TASK BRIEF:
Which lines in the data below contain the word "types"? Return each of them.

SOURCE DATA:
◆ ◆ ◆ ◆ ◆ ◆ ◆

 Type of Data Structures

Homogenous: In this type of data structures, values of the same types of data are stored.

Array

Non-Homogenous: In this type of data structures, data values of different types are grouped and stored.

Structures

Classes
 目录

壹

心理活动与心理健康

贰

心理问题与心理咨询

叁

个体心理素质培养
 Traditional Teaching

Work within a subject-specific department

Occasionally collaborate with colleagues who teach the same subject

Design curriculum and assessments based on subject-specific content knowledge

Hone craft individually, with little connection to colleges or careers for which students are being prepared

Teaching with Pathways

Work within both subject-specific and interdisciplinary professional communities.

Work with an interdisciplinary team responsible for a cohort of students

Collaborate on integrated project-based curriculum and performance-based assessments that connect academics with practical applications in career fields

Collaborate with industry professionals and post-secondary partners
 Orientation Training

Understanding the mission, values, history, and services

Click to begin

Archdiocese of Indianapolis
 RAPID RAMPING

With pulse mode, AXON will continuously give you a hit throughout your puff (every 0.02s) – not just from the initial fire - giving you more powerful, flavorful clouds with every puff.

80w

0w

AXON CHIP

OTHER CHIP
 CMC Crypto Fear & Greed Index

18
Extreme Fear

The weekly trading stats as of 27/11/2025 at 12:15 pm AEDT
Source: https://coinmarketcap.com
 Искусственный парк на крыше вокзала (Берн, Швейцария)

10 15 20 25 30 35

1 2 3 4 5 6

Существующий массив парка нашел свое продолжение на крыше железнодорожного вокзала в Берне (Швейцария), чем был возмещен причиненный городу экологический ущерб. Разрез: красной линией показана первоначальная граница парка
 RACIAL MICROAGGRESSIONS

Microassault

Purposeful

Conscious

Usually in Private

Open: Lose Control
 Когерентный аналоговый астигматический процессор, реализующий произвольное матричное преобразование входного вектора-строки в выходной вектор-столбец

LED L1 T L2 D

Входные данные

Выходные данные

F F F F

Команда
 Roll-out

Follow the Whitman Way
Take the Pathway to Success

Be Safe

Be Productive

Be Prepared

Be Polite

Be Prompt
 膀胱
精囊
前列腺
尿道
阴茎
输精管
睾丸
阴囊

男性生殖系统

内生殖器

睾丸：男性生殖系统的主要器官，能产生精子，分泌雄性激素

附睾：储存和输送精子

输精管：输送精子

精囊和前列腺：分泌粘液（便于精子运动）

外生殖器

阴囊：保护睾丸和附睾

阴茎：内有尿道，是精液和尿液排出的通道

◆ ◆ ◆ ◆ ◆ ◆ ◆

EXERCISE ANSWER:
Homogenous: In this type of data structures, values of the same types of data are stored.
Non-Homogenous: In this type of data structures, data values of different types are grouped and stored.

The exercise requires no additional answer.